## Exercise material
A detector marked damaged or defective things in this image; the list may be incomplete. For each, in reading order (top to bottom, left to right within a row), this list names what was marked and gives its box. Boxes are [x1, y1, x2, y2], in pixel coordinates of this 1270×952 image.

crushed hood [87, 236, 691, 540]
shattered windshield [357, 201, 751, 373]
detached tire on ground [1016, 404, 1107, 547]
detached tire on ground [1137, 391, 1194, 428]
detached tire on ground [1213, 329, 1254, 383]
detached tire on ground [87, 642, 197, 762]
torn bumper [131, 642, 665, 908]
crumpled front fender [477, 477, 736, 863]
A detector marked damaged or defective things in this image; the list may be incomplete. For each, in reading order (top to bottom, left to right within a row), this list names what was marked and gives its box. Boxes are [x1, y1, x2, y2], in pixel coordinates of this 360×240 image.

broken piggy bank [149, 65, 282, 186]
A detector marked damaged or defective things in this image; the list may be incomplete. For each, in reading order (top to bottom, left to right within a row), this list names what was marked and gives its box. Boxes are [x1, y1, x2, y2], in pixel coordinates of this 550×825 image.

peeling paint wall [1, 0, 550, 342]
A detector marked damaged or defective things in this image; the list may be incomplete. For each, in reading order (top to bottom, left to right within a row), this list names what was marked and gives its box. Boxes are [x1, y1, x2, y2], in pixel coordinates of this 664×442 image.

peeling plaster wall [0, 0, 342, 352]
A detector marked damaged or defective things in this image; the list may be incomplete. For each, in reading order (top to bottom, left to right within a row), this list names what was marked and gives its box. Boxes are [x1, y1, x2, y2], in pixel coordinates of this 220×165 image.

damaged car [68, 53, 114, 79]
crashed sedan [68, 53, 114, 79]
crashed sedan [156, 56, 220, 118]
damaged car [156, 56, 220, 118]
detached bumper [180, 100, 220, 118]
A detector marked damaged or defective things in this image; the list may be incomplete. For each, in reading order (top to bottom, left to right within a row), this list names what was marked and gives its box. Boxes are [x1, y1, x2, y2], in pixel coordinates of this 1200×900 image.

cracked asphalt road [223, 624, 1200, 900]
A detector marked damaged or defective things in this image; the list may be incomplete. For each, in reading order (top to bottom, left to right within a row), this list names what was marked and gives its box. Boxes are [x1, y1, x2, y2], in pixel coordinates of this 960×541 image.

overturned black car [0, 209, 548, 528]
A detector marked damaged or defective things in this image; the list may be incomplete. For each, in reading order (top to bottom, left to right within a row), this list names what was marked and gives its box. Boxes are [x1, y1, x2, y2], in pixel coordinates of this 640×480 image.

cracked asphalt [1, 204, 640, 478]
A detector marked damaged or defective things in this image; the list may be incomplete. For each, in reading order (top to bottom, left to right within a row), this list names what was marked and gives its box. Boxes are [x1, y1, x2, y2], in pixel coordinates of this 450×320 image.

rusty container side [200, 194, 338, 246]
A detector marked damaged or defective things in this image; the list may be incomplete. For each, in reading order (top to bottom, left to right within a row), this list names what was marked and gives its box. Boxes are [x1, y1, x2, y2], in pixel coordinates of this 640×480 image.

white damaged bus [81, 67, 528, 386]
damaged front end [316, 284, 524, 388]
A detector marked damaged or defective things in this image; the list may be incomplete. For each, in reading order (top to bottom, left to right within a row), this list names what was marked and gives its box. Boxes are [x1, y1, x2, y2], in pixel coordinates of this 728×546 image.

## Problem requirements
Each and every entry needs to be repeated exactly.

## Response box
A detector marked damaged or defective things in this image; the list may be incomplete. For each, in reading order (top to bottom, left to right within a row), this list names what was marked and gives its box. Boxes are [x1, y1, x2, y2], in pixel coordinates of this 1270×952 image.

crushed hood [87, 236, 691, 540]
shattered windshield [357, 201, 751, 373]
detached tire on ground [1016, 404, 1107, 547]
detached tire on ground [1137, 391, 1194, 428]
detached tire on ground [1213, 329, 1254, 383]
detached tire on ground [87, 642, 197, 762]
torn bumper [131, 642, 665, 908]
crumpled front fender [477, 477, 736, 863]
A detector marked damaged or defective things in this image; the list may be incomplete. For each, in reading order (top to bottom, left to right within a row), this list names what was marked and gives its box. Boxes are [x1, y1, x2, y2], in pixel coordinates of this 360×240 image.

broken piggy bank [149, 65, 282, 186]
A detector marked damaged or defective things in this image; the list may be incomplete. For each, in reading order (top to bottom, left to right within a row), this list names what was marked and gives its box. Boxes are [x1, y1, x2, y2], in pixel coordinates of this 550×825 image.

peeling paint wall [1, 0, 550, 342]
A detector marked damaged or defective things in this image; the list may be incomplete. For each, in reading order (top to bottom, left to right within a row), this list names what was marked and gives its box. Boxes are [x1, y1, x2, y2], in pixel coordinates of this 664×442 image.

peeling plaster wall [0, 0, 342, 352]
A detector marked damaged or defective things in this image; the list may be incomplete. For each, in reading order (top to bottom, left to right within a row), this list names what was marked and gives its box. Boxes are [x1, y1, x2, y2], in pixel coordinates of this 220×165 image.

damaged car [68, 53, 114, 79]
crashed sedan [68, 53, 114, 79]
crashed sedan [156, 56, 220, 118]
damaged car [156, 56, 220, 118]
detached bumper [180, 100, 220, 118]
A detector marked damaged or defective things in this image; the list may be incomplete. For each, in reading order (top to bottom, left to right within a row), this list names what was marked and gives its box. Boxes are [x1, y1, x2, y2], in pixel coordinates of this 1200×900 image.

cracked asphalt road [223, 624, 1200, 900]
A detector marked damaged or defective things in this image; the list may be incomplete. For each, in reading order (top to bottom, left to right within a row), this list names what was marked and gives its box. Boxes are [x1, y1, x2, y2], in pixel coordinates of this 960×541 image.

overturned black car [0, 209, 548, 528]
A detector marked damaged or defective things in this image; the list may be incomplete. For each, in reading order (top to bottom, left to right within a row), this list names what was marked and gives its box. Boxes are [x1, y1, x2, y2], in pixel coordinates of this 640×480 image.

cracked asphalt [1, 204, 640, 478]
A detector marked damaged or defective things in this image; the list may be incomplete. For each, in reading order (top to bottom, left to right within a row), this list names what was marked and gives its box. Boxes are [x1, y1, x2, y2], in pixel coordinates of this 450×320 image.

rusty container side [200, 194, 338, 246]
A detector marked damaged or defective things in this image; the list may be incomplete. For each, in reading order (top to bottom, left to right within a row), this list names what was marked and gives its box. Boxes are [x1, y1, x2, y2], in pixel coordinates of this 640×480 image.

white damaged bus [81, 67, 528, 386]
damaged front end [316, 284, 524, 388]
A detector marked damaged or defective things in this image; the list may be incomplete. For each, in reading order (top to bottom, left to right within a row), this list names what was marked and gives its box. Boxes are [x1, y1, x2, y2], in pixel coordinates of this 728×546 image.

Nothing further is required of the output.